Exercise brief -
Can you reproduce every one of the rows below word for word, without changing anything?

[Data entries]
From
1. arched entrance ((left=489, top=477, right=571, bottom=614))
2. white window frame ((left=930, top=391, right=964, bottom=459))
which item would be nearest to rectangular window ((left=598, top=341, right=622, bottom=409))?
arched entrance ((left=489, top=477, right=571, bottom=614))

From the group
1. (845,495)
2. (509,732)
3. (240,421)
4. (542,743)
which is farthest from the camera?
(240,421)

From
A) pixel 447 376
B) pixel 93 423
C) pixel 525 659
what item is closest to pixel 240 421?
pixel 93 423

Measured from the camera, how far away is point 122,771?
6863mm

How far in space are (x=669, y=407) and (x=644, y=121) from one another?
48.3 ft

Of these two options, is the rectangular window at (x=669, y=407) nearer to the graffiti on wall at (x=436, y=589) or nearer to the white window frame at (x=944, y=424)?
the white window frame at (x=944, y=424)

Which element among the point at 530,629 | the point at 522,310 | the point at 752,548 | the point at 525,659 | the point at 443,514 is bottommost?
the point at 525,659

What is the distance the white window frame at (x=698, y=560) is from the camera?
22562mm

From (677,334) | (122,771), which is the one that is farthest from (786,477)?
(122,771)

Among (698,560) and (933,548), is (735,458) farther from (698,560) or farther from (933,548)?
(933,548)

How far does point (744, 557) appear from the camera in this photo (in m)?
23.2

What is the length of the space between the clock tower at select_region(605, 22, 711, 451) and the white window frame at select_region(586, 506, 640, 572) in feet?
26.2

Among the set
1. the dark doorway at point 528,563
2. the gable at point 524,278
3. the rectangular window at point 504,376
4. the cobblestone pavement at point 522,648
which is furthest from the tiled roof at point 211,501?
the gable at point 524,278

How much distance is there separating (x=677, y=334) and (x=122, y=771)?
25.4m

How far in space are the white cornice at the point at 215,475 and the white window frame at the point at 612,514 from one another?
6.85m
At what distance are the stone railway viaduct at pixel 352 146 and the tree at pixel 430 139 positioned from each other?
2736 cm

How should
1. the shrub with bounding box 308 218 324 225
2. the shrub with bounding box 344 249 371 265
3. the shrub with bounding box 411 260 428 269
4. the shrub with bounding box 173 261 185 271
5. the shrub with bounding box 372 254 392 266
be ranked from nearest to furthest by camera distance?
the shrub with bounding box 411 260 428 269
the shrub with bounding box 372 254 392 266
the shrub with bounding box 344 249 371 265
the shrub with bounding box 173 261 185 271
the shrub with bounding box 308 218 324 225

Reply -
From
1. arched entrance ((left=489, top=477, right=571, bottom=614))
2. white window frame ((left=930, top=391, right=964, bottom=459))
which item would be nearest to rectangular window ((left=598, top=341, right=622, bottom=409))?
arched entrance ((left=489, top=477, right=571, bottom=614))

From the group
1. (845,495)
2. (509,732)
3. (240,421)
4. (542,743)
which is farthest from the camera?
(240,421)

From
A) pixel 447 376
B) pixel 93 423
C) pixel 525 659
what item is closest to pixel 240 421?
pixel 93 423

Measured from the camera, how far away is point 122,771?
6863mm

How far in space are (x=669, y=407) and (x=644, y=121) from one another?
48.3 ft

Of these two options, is the rectangular window at (x=669, y=407) nearer to the graffiti on wall at (x=436, y=589) or nearer to the white window frame at (x=944, y=424)?
the white window frame at (x=944, y=424)

Which element among the point at 530,629 | the point at 522,310 | the point at 752,548 | the point at 525,659 | the point at 443,514 is bottommost?
the point at 525,659

What is the distance the white window frame at (x=698, y=560) is from the camera?
22562mm

From (677,334) | (122,771), which is the one that is farthest from (786,477)?
(122,771)

Among (698,560) and (933,548), is (735,458) farther from (698,560) or farther from (933,548)?
(933,548)

How far does point (744, 557) appear from the camera in this photo (in m)?
23.2

What is the length of the space between the clock tower at select_region(605, 22, 711, 451) and the white window frame at select_region(586, 506, 640, 572) in feet?
26.2

Among the set
1. the dark doorway at point 528,563
2. the gable at point 524,278
3. the rectangular window at point 504,376
4. the cobblestone pavement at point 522,648
which is furthest from the tiled roof at point 211,501?
the gable at point 524,278

How much distance is there separating (x=677, y=334) and (x=122, y=771)?
25.4m

How far in space are the white cornice at the point at 215,475 and the white window frame at the point at 612,514 from one another?
6.85m
At what distance are the stone railway viaduct at pixel 352 146 and the tree at pixel 430 139 positioned from each other?
2736 cm

How should
1. the shrub with bounding box 308 218 324 225
2. the shrub with bounding box 344 249 371 265
3. the shrub with bounding box 411 260 428 269
4. the shrub with bounding box 173 261 185 271
5. the shrub with bounding box 372 254 392 266
be ranked from nearest to furthest by camera distance?
the shrub with bounding box 411 260 428 269
the shrub with bounding box 372 254 392 266
the shrub with bounding box 344 249 371 265
the shrub with bounding box 173 261 185 271
the shrub with bounding box 308 218 324 225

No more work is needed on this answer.